Is it time to give Daniel Webb a shot to close? Jake Petricka? Putnam? Maybe Javy Guerra, who has yet to make an appearance since coming up from Class AAA Charlotte last Tuesday?
"Well, I think we're at a point where we've got other guys that have the ability to do it," Ventura said, without mentioning names. "I mean, whether we're going to do that right now, it's not the time to do that right now. But (Belisario) was throwing strikes; it's not like he was walking guys all over the park. It's a tough inning. You tip your hat to them for coming back and getting it done there."
Heading into Saturday, the White Sox led the majors with 40 runs scored in the ninth inning. That is an impressive stat that speaks to their tenacity, but they've allowed 27 runs in the ninth.
"It's kind of the same, but there are some differences," Belisario said about being on the mound in the ninth inning. "You have to finish the game to win it."
Maybe Belisario gets another opportunity to close, or maybe it's Webb, Petricka, Putnam or Guerra, who saved 21 games for the Los Angeles Dodgers in 2011.
Maybe the Sox patch it together and wait on injured reliever Nate Jones (back) to return around the all-star break. There are a lot of ninth-inning balls up the air right now, and it's not hard to see why quality closers are so hard to find.
"It's not the easiest job, surely," Danks said. "There's a reason why some guys can do it and some guys can't. It's not about stuff, it's just a different mindset in the ninth. Sometimes it seems like the strike zone might shrink or guys are giving you tougher at-bats."
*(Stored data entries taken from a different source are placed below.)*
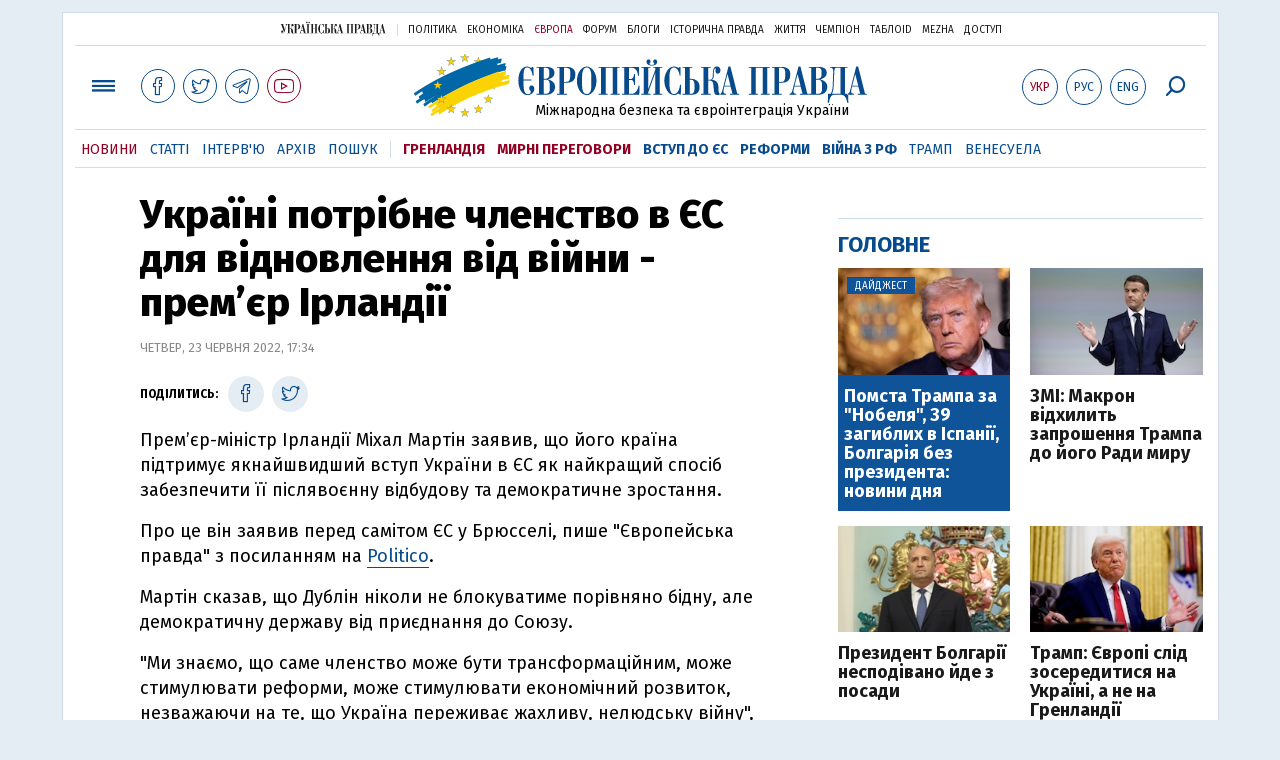

--- FILE ---
content_type: text/html; charset=utf-8
request_url: https://www.google.com/recaptcha/api2/aframe
body_size: 266
content:
<!DOCTYPE HTML><html><head><meta http-equiv="content-type" content="text/html; charset=UTF-8"></head><body><script nonce="Nhf8dYZVGCs45VTioffHXw">/** Anti-fraud and anti-abuse applications only. See google.com/recaptcha */ try{var clients={'sodar':'https://pagead2.googlesyndication.com/pagead/sodar?'};window.addEventListener("message",function(a){try{if(a.source===window.parent){var b=JSON.parse(a.data);var c=clients[b['id']];if(c){var d=document.createElement('img');d.src=c+b['params']+'&rc='+(localStorage.getItem("rc::a")?sessionStorage.getItem("rc::b"):"");window.document.body.appendChild(d);sessionStorage.setItem("rc::e",parseInt(sessionStorage.getItem("rc::e")||0)+1);localStorage.setItem("rc::h",'1768882488705');}}}catch(b){}});window.parent.postMessage("_grecaptcha_ready", "*");}catch(b){}</script></body></html>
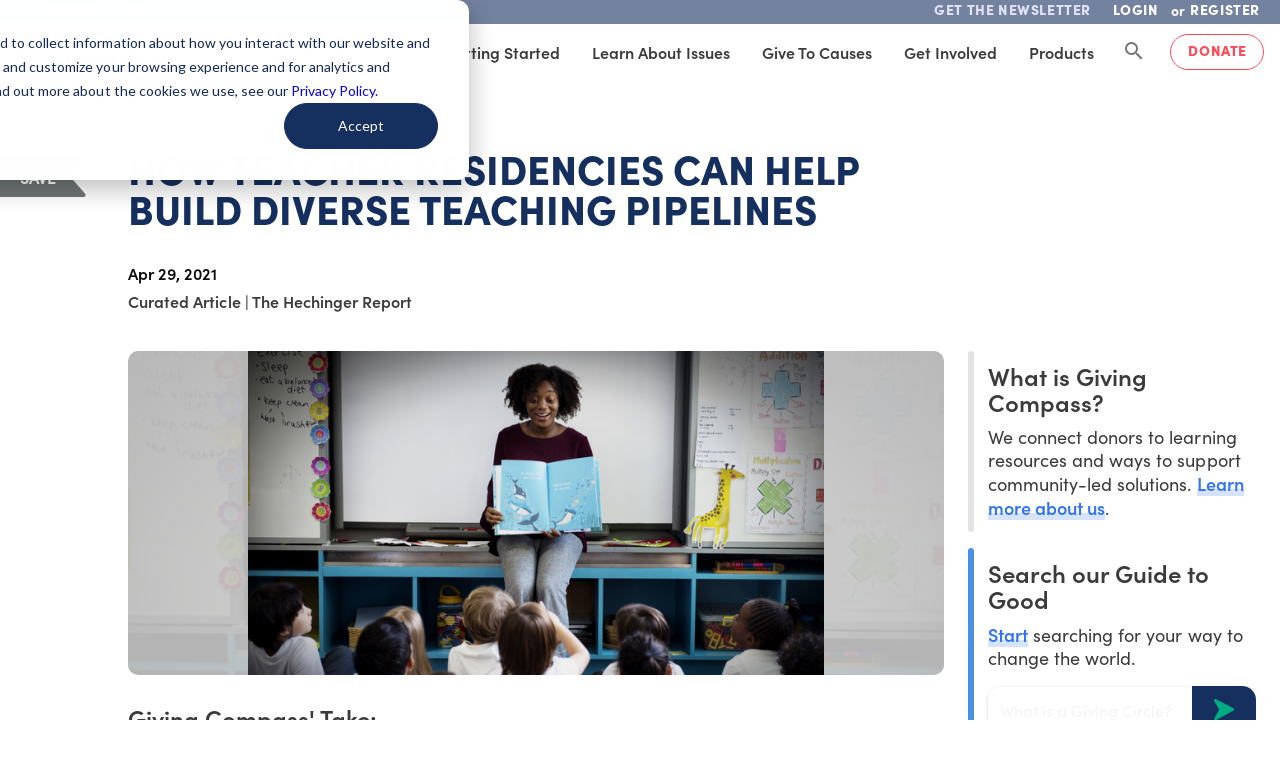

--- FILE ---
content_type: image/svg+xml
request_url: https://static.givingcompass.org/3ca8e833/images/icons/linkedin.svg
body_size: 690
content:
<?xml version="1.0" encoding="UTF-8"?>
<svg width="30px" height="30px" viewBox="0 0 30 30" version="1.1" xmlns="http://www.w3.org/2000/svg" xmlns:xlink="http://www.w3.org/1999/xlink">
    <!-- Generator: Sketch 61 (89581) - https://sketch.com -->
    <title>social/facebook copy</title>
    <desc>Created with Sketch.</desc>
    <g id="Tablet-partner" stroke="none" stroke-width="1" fill="none" fill-rule="evenodd">
        <g id="partner" transform="translate(-22.000000, -232.000000)" fill="#4F5556">
            <g id="social/linkedin" transform="translate(22.000000, 232.000000)">
                <path d="M15,0 C23.2842712,0 30,6.71572875 30,15 C30,23.2842712 23.2842712,30 15,30 C6.71572875,30 3.30402372e-13,23.2842712 3.30402372e-13,15 C3.30402372e-13,6.71572875 6.71572875,0 15,0 Z M23.3028851,13.0550473 C21.2225473,10.4868041 16.9414662,11.3801149 16.027277,13.5583581 C16.0211959,13.2796419 15.9893716,11.8414662 15.9893716,11.8414662 L15.9893716,11.8414662 L12.2286284,11.8414662 L12.2286284,24.2182905 L16.1261959,24.2178851 L16.1261959,18.0293716 L16.1310804,17.7891518 C16.2474168,14.9783674 18.4097515,14.7355897 19.1580203,15.0397095 C19.5662635,15.2053176 20.4356554,15.3388986 20.4356554,18.1112635 L20.4356554,18.1112635 L20.4356554,24.2182905 L24.27525,24.2182905 L24.27525,18.1112635 L24.2745593,17.7985884 C24.2656028,15.9251087 24.1580132,14.110851 23.3028851,13.0550473 Z M9.85439189,11.8413243 L5.96756757,11.8413243 L5.96756757,24.2183514 L9.85439189,24.2183514 L9.85439189,11.8413243 Z M7.91093919,5.67559459 C6.67647973,5.67559459 5.67573649,6.67633784 5.67573649,7.9107973 C5.67573649,9.14545946 6.67647973,10.1462027 7.91093919,10.1462027 C9.14560135,10.1462027 10.1461419,9.14545946 10.1461419,7.9107973 C10.1461419,6.67633784 9.14560135,5.67559459 7.91093919,5.67559459 Z" id="linkedin"></path>
            </g>
        </g>
    </g>
</svg>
The way Danks was cruising Saturday in front of a crowd of 33,413, feel free to second-guess the Sox for not letting the left-hander complete the game. Danks threw 104 pitches.
"You think it, but if a guy gets on, you're going to go get him anyway," Ventura said. "So you want to give the guy (Belisario) every chance there was. You got the first (out) and after that they put something together.
"You see the way John threw, and he was fantastic, I mean he was great, so you just take that out of it and look for tomorrow."